* [CONSIGNE]
Poursuivez l'extrait ci-dessous sur l'usage détourné du méthylphénidate en reprenant juste après sa dernière phrase.

:: EXTRAIT FOURNI ::

Les organismes de surveillance ont observé une augmentation de l’usage détourné de ces molécules, autrement dit, son usage par des personnes qui ne souffrent pas d’hyperactivité, notamment chez l’adulte. L’OICS30 (Organe international de contrôle des stupéfiants) a constaté dans son rapport 2014 qu’un nombre croissant d’adolescents et de jeunes adultes abusaient de médicaments soumis à prescription contenant du méthylphénidate. Aux États-Unis, la prévalence de l’usage détourné de méthylphénidate chez les étudiants varie, selon les études, de 3 à 22%, le plus souvent dans un cadre de dopage intellectuel. Les utilisateurs rechercheraient également un sentiment de bien-être, ou un effet stimulant. Ils se procureraient ces substances par deal, ou par prescription, ou don d’un proche, ordonnance falsifiée ou par Internet, avec des posologies quotidiennes de 40 à 2800 mg, bien au-delà des doses préconisées dans le TDHA (60 mg).

:::
:: DONNÉES FOURNIES ::

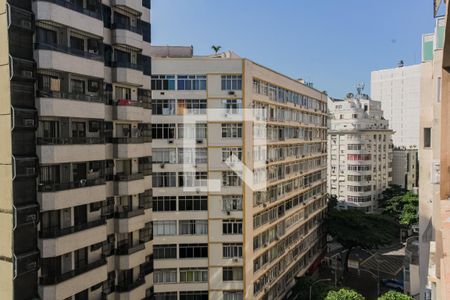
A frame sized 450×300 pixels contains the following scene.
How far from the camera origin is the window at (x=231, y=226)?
18.9m

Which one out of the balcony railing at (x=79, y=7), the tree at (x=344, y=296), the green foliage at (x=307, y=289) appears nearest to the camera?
the balcony railing at (x=79, y=7)

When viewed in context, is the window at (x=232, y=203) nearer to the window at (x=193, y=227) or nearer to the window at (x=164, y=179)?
the window at (x=193, y=227)

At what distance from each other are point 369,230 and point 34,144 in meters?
27.4

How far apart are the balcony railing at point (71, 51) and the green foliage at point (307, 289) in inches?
691

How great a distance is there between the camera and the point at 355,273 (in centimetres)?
3203

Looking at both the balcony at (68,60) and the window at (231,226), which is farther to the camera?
the window at (231,226)

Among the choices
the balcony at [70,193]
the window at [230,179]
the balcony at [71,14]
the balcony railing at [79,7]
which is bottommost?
the window at [230,179]

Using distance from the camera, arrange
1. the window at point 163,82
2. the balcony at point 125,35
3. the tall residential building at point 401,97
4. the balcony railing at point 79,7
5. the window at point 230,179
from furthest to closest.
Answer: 1. the tall residential building at point 401,97
2. the window at point 230,179
3. the window at point 163,82
4. the balcony at point 125,35
5. the balcony railing at point 79,7

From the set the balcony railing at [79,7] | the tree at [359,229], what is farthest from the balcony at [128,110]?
the tree at [359,229]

:::

* [PRODUCTION ATTENDUE]
Une étude menée par les chercheurs de l’université de Cambridge a recherché la prévalence de l’utilisation non médicale de psychostimulants (amphétamines et méthylphénidate) dans un échantillon d’étudiants d’une université britannique et les liens qui existent avec leurs conditions physiques et mentales, en recherchant un lien potentiel avec les pratiques sexuelles à risque. Un questionnaire en ligne de 156 items a été diffusé via email à un échantillon de 9449 étudiants de manière anonyme. La consommation de drogues dont l’alcool, les comorbidités somatiques et psychologiques, et les performances académiques ont été évaluées, conjointement avec l’évaluation de l’impulsivité et de la compulsion.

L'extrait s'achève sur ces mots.